MTU and Network Issues

# Test MTU size
ping -M do -s 1472 server-ip

# Adjust MTU if needed
ip link set dev eth0 mtu 1400

# SSH with MTU consideration
ssh -o "IPQoS=throughput" user@server

Conclusion

SSH connectivity issues can stem from numerous sources including network problems, firewall configurations, authentication failures, or service issues.
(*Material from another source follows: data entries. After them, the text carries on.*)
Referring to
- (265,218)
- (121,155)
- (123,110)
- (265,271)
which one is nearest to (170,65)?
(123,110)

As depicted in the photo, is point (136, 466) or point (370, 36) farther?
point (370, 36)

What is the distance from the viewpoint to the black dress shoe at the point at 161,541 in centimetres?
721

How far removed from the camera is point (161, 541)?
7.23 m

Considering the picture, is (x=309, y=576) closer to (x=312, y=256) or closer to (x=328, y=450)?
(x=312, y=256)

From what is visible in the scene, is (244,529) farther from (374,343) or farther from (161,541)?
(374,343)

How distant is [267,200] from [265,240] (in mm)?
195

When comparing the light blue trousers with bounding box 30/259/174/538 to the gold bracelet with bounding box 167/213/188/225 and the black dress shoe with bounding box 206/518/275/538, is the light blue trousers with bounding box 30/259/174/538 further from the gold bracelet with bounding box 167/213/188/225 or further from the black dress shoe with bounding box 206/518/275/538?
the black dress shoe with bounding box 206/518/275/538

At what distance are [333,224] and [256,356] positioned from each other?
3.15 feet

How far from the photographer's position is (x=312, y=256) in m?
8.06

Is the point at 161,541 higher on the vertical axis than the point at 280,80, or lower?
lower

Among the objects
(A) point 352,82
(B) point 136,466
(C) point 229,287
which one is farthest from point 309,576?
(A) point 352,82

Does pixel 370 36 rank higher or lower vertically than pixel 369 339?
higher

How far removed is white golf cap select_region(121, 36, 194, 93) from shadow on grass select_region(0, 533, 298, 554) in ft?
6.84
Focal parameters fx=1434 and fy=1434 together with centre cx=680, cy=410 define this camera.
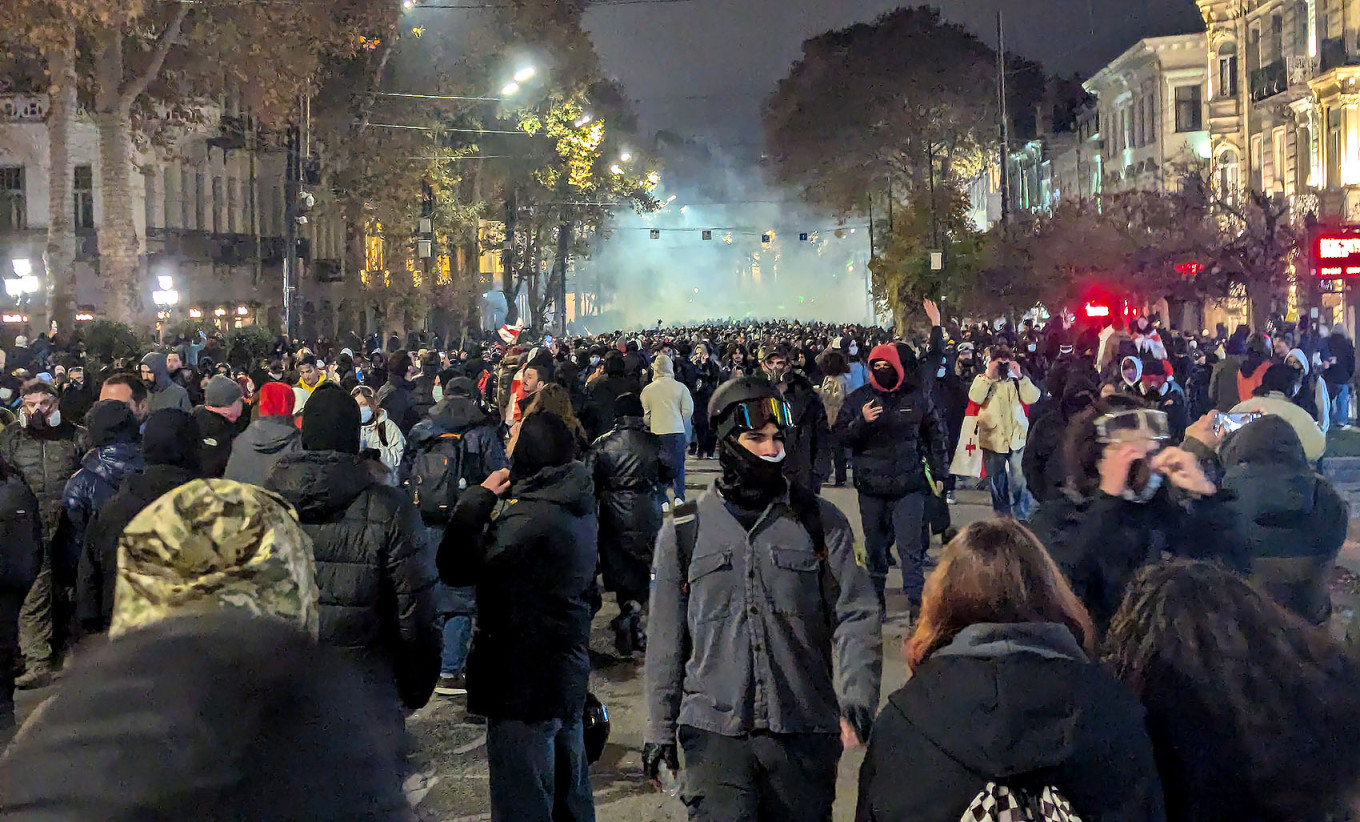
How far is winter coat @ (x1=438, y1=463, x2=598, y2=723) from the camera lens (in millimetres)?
4828

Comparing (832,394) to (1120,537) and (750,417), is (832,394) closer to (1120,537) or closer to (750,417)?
(1120,537)

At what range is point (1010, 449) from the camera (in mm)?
12438

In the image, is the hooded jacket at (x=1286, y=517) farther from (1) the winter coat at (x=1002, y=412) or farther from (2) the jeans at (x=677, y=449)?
(2) the jeans at (x=677, y=449)

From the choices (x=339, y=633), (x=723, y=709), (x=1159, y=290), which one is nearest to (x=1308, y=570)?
(x=723, y=709)

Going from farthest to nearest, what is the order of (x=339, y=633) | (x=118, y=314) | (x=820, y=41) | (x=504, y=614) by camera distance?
(x=820, y=41), (x=118, y=314), (x=504, y=614), (x=339, y=633)

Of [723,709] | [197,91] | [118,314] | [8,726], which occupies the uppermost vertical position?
[197,91]

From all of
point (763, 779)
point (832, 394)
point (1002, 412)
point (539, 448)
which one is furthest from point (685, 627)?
point (832, 394)

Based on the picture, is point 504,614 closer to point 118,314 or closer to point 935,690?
point 935,690

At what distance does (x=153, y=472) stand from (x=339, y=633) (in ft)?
6.24

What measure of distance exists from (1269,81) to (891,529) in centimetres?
3584

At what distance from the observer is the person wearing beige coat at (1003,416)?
12.4 m

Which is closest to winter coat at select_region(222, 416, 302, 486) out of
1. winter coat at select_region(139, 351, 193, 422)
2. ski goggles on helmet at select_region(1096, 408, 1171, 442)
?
ski goggles on helmet at select_region(1096, 408, 1171, 442)

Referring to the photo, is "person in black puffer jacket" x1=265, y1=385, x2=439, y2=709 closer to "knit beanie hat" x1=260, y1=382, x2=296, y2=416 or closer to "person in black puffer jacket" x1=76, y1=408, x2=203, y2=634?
"person in black puffer jacket" x1=76, y1=408, x2=203, y2=634

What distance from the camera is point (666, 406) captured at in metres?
13.6
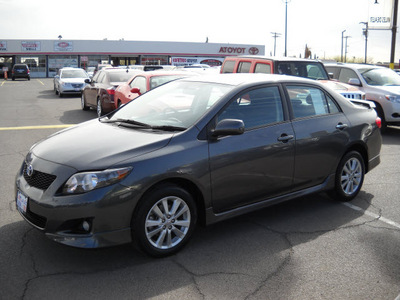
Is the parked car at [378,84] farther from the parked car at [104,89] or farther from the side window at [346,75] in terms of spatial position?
the parked car at [104,89]

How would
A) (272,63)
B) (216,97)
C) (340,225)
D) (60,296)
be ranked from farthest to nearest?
(272,63) < (340,225) < (216,97) < (60,296)

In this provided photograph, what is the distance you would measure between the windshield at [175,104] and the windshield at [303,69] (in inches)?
219

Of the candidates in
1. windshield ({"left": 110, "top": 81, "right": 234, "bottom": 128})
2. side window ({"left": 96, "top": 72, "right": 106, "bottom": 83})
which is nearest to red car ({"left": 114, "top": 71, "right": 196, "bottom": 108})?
side window ({"left": 96, "top": 72, "right": 106, "bottom": 83})

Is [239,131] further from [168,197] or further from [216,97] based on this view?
[168,197]

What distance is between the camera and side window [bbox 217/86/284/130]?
4.56 meters

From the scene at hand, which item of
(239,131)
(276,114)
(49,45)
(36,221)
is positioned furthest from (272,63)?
(49,45)

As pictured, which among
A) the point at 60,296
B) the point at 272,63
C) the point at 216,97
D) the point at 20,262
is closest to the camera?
the point at 60,296

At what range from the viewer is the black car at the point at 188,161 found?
3705 millimetres

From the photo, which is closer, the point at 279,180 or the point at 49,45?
the point at 279,180

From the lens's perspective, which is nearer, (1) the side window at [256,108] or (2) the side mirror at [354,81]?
(1) the side window at [256,108]

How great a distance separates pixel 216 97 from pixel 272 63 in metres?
6.08

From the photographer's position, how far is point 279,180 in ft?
15.8

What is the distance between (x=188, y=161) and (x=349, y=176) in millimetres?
2569

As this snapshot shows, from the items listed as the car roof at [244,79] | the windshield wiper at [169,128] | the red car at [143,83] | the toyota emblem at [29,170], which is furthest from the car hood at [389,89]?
the toyota emblem at [29,170]
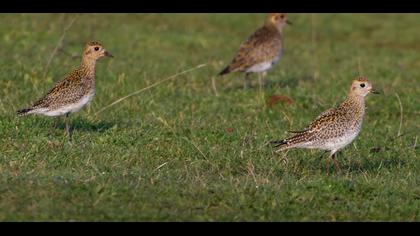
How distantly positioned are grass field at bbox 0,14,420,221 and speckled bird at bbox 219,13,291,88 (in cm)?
54

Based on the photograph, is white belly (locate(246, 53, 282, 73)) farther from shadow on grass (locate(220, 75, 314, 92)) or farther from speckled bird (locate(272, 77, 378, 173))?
speckled bird (locate(272, 77, 378, 173))

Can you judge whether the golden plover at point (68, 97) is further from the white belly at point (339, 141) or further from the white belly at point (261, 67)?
the white belly at point (261, 67)

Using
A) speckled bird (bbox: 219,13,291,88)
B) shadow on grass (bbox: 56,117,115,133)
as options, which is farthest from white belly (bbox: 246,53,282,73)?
shadow on grass (bbox: 56,117,115,133)

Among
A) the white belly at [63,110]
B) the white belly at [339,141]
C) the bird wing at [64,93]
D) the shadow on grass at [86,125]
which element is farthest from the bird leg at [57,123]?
the white belly at [339,141]

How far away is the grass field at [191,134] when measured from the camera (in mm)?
10469

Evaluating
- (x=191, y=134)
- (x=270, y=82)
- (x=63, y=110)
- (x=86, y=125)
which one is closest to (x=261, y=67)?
(x=270, y=82)

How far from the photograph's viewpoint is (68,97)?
13930mm

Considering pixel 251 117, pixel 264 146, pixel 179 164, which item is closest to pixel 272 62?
pixel 251 117

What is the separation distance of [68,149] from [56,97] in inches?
59.2

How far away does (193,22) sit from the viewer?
2839 cm

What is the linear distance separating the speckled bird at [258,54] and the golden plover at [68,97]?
5.58 m

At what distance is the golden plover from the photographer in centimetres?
1382

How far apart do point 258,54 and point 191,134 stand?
19.4ft
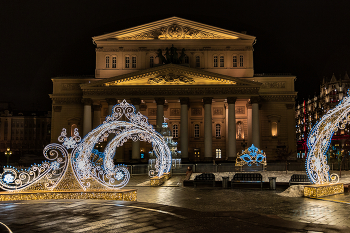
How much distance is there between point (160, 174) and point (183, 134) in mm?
24373

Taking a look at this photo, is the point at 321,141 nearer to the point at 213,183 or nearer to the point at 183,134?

The key to effective troubleshooting is a systematic approach:

1. Start with basics: Network connectivity and service status
2. Use verbose mode: SSH -vvv provides invaluable debugging information
3. Check logs: Server logs reveal most authentication and configuration issues
4. Verify permissions: SSH is strict about file permissions
5. Test incrementally: Isolate variables by testing one thing at a time
6. Document changes: Keep track of what you've modified
7. Maintain backup access: Always have alternative access methods

Regular maintenance, proper monitoring, secure configuration, and understanding of SSH internals will help prevent most connectivity issues. When problems do occur, this systematic diagnostic approach will help you quickly identify and resolve them.

Remember to always test changes in non-production environments first, maintain backups of configuration files, and document your troubleshooting steps for future reference.